== About this task ==
Which lines of the data contain the string "actividades"? Copy every one of them.

Dataset records
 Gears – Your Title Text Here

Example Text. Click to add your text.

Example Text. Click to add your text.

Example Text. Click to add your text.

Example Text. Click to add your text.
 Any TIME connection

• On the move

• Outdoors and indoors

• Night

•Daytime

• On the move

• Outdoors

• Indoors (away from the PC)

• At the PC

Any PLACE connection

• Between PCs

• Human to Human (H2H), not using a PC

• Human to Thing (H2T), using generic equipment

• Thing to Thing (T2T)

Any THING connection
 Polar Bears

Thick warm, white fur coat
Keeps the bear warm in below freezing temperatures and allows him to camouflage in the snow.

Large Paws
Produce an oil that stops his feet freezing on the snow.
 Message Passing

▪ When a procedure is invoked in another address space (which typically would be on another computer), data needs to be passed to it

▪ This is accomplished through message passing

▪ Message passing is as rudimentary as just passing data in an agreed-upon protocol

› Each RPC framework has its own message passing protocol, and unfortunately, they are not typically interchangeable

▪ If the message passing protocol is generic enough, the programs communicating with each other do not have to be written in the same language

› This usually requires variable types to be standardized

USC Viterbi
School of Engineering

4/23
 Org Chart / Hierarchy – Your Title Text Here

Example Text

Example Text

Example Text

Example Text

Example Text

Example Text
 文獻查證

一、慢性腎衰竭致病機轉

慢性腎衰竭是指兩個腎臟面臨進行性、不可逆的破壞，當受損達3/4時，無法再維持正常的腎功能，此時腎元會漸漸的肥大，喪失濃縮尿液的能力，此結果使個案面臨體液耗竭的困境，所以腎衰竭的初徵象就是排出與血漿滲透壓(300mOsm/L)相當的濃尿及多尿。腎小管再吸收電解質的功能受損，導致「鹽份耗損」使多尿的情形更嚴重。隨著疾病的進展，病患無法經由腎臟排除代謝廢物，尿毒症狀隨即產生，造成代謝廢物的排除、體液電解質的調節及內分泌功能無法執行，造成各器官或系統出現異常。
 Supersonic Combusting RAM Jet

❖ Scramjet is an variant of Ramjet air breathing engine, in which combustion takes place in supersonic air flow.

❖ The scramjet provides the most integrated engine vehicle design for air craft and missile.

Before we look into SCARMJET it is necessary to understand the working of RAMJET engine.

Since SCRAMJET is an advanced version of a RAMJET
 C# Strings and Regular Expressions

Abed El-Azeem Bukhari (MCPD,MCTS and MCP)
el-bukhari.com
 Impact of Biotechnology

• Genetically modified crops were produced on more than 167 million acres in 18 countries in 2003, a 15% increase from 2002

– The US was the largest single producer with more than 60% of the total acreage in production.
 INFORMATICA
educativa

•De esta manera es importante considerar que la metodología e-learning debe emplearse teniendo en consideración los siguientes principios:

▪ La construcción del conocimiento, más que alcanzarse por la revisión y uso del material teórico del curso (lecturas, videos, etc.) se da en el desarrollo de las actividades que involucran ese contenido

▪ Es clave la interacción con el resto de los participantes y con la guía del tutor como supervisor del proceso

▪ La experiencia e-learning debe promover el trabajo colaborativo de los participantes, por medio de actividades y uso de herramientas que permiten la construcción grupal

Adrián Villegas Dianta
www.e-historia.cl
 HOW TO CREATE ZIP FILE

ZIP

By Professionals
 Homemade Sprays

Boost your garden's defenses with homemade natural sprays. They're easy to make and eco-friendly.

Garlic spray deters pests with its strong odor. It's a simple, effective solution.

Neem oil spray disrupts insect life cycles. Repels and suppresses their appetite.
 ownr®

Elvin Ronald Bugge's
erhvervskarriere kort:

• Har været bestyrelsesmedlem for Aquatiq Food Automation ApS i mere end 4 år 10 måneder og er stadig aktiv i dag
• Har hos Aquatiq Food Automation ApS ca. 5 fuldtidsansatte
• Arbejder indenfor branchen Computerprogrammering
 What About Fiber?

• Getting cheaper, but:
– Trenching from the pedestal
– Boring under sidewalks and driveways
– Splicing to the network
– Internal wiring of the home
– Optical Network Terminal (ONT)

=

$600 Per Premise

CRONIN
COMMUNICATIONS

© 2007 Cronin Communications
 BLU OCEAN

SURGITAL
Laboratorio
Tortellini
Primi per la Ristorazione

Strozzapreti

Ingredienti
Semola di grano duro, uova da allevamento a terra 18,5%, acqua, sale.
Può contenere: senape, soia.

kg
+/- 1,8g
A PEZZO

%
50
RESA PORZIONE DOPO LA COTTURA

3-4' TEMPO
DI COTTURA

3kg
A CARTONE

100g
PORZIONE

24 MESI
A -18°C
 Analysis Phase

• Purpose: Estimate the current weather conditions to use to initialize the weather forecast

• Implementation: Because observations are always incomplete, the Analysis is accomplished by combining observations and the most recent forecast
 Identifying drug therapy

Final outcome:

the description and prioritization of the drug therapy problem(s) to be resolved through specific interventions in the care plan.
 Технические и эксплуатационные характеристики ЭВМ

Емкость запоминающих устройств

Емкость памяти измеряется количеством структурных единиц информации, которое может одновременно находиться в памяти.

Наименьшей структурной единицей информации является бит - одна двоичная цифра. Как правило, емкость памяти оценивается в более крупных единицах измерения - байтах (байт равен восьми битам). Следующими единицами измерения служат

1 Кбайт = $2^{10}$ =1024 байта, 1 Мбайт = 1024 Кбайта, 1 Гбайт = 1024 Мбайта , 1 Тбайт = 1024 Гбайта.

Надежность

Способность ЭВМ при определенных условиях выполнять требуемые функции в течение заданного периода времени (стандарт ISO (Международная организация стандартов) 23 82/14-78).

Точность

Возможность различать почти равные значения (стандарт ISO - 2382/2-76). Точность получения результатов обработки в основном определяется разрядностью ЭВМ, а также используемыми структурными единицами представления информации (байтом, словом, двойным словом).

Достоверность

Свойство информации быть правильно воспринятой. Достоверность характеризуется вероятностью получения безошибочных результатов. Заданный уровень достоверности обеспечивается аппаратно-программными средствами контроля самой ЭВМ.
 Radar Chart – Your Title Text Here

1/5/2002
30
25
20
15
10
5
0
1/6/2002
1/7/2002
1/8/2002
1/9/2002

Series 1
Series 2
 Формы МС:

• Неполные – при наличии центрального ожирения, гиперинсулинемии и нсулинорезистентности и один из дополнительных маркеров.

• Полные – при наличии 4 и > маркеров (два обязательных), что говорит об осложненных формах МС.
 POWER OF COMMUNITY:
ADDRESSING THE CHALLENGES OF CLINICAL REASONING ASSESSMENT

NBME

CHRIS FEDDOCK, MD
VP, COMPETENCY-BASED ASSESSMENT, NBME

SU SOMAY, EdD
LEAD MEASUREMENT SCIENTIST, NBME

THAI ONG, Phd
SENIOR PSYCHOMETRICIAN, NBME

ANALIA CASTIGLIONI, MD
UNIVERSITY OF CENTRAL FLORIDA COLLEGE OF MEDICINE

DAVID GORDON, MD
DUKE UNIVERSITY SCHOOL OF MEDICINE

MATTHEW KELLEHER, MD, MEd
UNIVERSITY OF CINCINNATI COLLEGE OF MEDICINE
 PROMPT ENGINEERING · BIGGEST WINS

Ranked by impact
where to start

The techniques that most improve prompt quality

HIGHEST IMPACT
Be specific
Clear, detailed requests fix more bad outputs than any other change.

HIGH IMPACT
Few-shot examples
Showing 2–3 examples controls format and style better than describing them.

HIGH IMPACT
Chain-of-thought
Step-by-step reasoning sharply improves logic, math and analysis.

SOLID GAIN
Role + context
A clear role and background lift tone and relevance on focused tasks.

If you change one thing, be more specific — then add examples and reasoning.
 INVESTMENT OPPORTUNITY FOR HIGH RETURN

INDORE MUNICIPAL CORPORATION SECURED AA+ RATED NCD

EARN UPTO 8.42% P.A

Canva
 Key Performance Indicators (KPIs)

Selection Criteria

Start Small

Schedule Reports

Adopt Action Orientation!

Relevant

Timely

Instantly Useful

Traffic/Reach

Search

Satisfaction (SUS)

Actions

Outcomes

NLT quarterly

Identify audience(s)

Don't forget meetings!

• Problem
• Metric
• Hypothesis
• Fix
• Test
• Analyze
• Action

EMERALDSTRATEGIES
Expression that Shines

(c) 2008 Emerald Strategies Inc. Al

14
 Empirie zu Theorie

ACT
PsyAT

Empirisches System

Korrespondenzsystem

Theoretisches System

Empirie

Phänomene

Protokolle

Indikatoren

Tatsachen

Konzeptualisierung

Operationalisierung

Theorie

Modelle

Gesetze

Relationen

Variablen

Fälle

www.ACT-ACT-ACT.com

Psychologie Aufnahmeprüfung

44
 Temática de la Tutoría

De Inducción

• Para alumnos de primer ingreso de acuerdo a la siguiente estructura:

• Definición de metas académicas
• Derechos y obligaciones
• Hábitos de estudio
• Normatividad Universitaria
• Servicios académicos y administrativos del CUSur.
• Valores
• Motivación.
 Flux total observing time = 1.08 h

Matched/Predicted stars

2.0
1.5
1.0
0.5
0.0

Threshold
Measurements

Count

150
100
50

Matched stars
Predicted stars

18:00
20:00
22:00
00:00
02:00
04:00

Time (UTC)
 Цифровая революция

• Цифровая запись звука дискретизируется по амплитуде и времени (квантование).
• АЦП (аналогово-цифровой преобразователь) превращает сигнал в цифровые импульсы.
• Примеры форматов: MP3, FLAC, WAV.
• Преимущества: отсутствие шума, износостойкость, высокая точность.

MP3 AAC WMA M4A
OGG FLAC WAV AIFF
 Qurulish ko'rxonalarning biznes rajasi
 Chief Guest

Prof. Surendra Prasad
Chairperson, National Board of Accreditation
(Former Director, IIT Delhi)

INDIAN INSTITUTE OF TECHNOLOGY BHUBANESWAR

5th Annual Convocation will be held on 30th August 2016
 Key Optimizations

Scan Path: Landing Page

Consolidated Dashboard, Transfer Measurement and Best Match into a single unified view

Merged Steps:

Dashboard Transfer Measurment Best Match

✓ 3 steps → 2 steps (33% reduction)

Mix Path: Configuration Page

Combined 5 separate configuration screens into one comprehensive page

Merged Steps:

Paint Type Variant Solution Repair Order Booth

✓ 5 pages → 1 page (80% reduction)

== Exercise output ==
▪ La construcción del conocimiento, más que alcanzarse por la revisión y uso del material teórico del curso (lecturas, videos, etc.) se da en el desarrollo de las actividades que involucran ese contenido
▪ La experiencia e-learning debe promover el trabajo colaborativo de los participantes, por medio de actividades y uso de herramientas que permiten la construcción grupal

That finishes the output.